CHALLENGE A: Gather and copy every line of the entries that contains the string "item".

# Garbage left on the ice out of catawba! !!!



## BIG JOHNSON (Aug 31, 2005)

I was on my way in last Sunday when I came across the 6 empty cans of beer. If your reading this and your the one that left it, pick up your garbage when u leave the ice!!!! You are the reason spots that we have had access to is no longer accessible! I have no idea where the respect for our resources have went? The week before I found empty lure packages laying on the ice also.! Make me sick to think some could careless for our lake we all share and love. If you are one that does this, you are dirt bags!


----------



## Whaler (Nov 16, 2004)

That goes for all the other lakes too !


----------



## AtticaFish (Nov 23, 2008)

Yep........... no excuse and very sad the way many treat the resources they claim to love so much. If you take it out, you can take it back in.


----------



## monarkmagic (Mar 20, 2008)

Behavior like this is sick. The same kind of crap was happening last year at Camp Perry. We have limited access points to the lake and pretty soon they will all be closing up. The lake traffic is getting pretty silly and good access will be harder and harder to come by. Good job Capt AL for picking up the trash. You are a true sportsman.


----------



## FISHIN 2 (Jun 22, 2005)

Sure wouldn't wanna visit their house, all the cigarette filled beer cans setting around !!! Maybe that's their burglar alarm !!! No excuse for slobs !!!


----------



## ress (Jan 1, 2008)

I remember the bill boards in the 70's... " Litter fine - 500.00 in Ohio". Had the Indian Chief crying. We all can make it a thing of the past. I for one would confront anyone for letting their crap lay.


----------



## fishingfool101 (Mar 2, 2014)

I believe that if the dirt bags are found, give he or she the maximum littering fine and suspend his fishing license for a period of time !!


----------



## freyedknot (Apr 10, 2004)

i remember hearing of people getting a ticket at ladue for dropping a pop can top or a cigarette but on thee ground. i guess we can't afford to pay for policing the areas these days.


----------



## fishingfool101 (Mar 2, 2014)

The State of Ohio should have Wildlife Officers on sleds patrolling the ice for litter violators in addition to over the fish limits. But again, the revenue is probably not there to pay these officials ?


----------



## Lewzer (Apr 5, 2004)

> That goes for all the other lakes too !


Absolutely. Do a Mosquito causeway cleanup in March after ice out. The amount of propane bottles is staggering. Humans are slobs. Most of 'em anyways.


----------



## Snakecharmer (Apr 9, 2008)

fishingfool101 said:


> The State of Ohio should have Wildlife Officers on sleds patrolling the ice for litter violators in addition to over the fish limits. But again, the revenue is probably not there to pay these officials ?

DATA TO USE:
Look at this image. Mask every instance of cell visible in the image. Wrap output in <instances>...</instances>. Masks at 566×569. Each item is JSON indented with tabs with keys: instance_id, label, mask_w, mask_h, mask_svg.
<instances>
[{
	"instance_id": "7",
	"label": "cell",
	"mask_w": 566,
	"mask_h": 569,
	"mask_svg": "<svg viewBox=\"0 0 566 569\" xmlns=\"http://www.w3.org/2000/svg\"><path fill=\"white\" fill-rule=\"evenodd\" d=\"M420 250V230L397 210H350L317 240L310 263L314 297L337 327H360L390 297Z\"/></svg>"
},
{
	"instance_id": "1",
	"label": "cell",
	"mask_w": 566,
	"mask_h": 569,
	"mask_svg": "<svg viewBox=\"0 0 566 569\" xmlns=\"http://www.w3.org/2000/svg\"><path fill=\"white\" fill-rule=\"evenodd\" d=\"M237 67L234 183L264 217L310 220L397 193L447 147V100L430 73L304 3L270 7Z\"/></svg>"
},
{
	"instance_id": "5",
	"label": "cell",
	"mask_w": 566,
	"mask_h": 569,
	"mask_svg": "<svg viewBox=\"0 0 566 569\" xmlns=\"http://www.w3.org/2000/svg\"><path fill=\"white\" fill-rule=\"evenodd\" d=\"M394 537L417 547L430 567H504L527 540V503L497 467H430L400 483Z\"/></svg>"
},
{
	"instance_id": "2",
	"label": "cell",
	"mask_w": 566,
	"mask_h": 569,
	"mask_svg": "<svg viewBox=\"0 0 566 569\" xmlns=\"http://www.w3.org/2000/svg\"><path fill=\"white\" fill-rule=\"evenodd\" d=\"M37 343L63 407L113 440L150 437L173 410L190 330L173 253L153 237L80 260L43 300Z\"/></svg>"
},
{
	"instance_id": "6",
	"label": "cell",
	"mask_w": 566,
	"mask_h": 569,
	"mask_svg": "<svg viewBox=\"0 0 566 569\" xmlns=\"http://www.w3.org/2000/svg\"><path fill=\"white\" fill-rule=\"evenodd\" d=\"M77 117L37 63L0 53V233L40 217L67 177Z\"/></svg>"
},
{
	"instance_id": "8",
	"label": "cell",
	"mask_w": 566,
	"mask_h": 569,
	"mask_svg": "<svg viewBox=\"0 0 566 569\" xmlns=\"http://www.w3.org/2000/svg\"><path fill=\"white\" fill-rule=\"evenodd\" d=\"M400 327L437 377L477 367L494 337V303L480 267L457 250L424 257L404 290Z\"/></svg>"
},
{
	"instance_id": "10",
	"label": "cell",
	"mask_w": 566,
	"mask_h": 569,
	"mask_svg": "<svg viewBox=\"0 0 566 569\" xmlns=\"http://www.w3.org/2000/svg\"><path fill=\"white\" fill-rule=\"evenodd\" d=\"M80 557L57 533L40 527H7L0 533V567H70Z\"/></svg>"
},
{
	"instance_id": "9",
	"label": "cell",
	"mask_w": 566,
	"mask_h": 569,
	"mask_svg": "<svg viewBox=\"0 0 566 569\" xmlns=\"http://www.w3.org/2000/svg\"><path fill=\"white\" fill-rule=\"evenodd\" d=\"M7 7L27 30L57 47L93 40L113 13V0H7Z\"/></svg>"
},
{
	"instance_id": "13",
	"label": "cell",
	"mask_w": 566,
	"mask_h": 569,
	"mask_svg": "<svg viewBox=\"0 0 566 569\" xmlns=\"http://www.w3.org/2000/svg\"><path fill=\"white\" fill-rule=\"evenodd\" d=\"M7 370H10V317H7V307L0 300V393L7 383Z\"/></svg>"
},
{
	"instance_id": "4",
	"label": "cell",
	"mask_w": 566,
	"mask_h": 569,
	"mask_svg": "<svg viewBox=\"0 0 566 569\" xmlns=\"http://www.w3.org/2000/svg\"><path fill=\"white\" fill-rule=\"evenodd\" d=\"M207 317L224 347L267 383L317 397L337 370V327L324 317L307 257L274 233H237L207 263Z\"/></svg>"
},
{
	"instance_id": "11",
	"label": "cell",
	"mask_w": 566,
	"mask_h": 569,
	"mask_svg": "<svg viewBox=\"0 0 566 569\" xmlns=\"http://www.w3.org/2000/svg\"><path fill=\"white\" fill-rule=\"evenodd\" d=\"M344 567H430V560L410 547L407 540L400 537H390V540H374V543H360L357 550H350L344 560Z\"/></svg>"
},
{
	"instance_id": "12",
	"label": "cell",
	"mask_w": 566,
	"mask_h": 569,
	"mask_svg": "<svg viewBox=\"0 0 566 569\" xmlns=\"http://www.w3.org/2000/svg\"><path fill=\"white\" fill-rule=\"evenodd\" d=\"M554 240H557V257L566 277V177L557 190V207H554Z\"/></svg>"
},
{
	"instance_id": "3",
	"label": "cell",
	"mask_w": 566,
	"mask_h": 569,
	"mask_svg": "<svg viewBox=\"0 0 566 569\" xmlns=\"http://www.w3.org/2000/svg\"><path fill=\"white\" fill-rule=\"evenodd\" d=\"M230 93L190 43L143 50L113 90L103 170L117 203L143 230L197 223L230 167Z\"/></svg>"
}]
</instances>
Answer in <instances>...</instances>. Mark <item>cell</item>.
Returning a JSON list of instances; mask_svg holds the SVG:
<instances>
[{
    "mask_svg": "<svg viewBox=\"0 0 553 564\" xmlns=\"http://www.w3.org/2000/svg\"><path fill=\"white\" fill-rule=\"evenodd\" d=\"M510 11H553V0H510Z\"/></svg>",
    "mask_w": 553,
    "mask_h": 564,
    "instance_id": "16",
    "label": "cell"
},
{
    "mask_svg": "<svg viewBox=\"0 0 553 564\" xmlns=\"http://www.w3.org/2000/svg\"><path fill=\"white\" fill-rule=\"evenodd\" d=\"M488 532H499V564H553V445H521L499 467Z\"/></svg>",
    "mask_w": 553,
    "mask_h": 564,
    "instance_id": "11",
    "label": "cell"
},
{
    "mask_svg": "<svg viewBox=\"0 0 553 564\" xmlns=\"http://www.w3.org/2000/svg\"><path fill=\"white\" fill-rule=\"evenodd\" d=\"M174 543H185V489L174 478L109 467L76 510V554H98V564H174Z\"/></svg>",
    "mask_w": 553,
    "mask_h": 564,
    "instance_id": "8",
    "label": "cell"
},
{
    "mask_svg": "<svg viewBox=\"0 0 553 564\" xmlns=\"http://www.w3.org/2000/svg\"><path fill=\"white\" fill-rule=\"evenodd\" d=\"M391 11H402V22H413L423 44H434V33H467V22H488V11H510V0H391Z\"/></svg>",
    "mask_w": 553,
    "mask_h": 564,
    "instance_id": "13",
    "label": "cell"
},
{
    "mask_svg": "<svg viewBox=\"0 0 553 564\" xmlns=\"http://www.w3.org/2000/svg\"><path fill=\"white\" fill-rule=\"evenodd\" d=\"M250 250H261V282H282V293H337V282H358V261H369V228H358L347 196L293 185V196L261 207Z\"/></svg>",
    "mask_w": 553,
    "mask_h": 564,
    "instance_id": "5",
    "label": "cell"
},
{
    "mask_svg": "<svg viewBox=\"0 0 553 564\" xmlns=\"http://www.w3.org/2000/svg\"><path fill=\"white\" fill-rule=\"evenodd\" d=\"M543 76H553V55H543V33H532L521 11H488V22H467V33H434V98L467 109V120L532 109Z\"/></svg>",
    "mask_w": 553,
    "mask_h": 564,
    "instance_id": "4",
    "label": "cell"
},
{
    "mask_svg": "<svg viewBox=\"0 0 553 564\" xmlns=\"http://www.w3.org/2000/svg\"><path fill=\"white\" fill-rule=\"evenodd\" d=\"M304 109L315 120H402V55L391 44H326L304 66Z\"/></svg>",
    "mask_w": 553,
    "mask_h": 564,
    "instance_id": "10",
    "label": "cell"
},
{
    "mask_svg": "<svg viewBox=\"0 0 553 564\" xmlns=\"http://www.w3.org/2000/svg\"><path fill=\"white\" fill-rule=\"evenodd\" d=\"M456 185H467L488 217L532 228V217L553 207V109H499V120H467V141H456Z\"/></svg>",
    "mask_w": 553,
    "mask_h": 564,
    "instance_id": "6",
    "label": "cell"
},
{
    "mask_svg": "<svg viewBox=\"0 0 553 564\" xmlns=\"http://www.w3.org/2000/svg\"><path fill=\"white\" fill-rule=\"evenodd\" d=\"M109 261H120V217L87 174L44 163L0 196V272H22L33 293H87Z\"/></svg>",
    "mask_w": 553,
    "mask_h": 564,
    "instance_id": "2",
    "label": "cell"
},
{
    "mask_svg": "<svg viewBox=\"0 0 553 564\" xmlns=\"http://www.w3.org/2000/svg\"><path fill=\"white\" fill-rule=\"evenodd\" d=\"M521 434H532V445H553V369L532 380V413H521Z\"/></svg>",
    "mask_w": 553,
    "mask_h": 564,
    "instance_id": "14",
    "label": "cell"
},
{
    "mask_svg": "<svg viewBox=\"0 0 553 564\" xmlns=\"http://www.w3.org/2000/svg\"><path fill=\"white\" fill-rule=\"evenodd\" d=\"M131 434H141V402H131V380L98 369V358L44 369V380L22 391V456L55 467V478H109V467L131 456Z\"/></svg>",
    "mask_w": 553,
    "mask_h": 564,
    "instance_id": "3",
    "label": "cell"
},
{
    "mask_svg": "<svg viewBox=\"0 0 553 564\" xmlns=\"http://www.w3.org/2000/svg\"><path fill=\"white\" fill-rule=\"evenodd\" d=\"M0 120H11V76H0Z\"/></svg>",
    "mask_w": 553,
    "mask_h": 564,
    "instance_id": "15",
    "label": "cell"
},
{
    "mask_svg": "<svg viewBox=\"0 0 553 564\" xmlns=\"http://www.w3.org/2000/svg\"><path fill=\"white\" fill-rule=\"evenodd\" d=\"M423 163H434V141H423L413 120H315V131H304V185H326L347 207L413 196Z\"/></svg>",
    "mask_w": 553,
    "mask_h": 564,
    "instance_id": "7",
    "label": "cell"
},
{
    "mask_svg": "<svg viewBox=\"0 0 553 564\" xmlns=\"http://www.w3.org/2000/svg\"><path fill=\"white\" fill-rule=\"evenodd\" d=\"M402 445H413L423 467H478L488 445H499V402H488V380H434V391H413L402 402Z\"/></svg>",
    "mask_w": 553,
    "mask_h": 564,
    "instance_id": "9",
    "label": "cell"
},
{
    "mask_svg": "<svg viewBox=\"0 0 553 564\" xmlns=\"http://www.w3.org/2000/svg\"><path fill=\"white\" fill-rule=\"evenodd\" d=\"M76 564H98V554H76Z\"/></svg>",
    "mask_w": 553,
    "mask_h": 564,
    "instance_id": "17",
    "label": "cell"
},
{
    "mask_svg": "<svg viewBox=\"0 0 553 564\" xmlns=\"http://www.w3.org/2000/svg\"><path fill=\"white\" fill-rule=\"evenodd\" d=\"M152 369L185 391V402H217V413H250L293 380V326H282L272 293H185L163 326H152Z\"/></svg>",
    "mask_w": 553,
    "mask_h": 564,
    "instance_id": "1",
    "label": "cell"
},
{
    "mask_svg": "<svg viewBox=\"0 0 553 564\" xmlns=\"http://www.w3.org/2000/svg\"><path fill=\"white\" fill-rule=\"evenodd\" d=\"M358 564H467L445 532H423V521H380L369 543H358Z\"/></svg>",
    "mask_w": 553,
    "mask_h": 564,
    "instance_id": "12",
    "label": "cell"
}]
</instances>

CHALLENGE B: Substitute "waters" for "resources" in the thread about litter on the ice, and write out the passage starting with "## AtticaFish (Nov" and going on through "it back in.".

CORRECT OUTPUT A:
Look at this image. Mask every instance of cell visible in the image. Wrap output in <instances>...</instances>. Masks at 566×569. Each item is JSON indented with tabs with keys: instance_id, label, mask_w, mask_h, mask_svg.
Answer in <instances>...</instances>. Mark <item>cell</item>.

CORRECT OUTPUT B:
## AtticaFish (Nov 23, 2008)

Yep........... no excuse and very sad the way many treat the waters they claim to love so much. If you take it out, you can take it back in.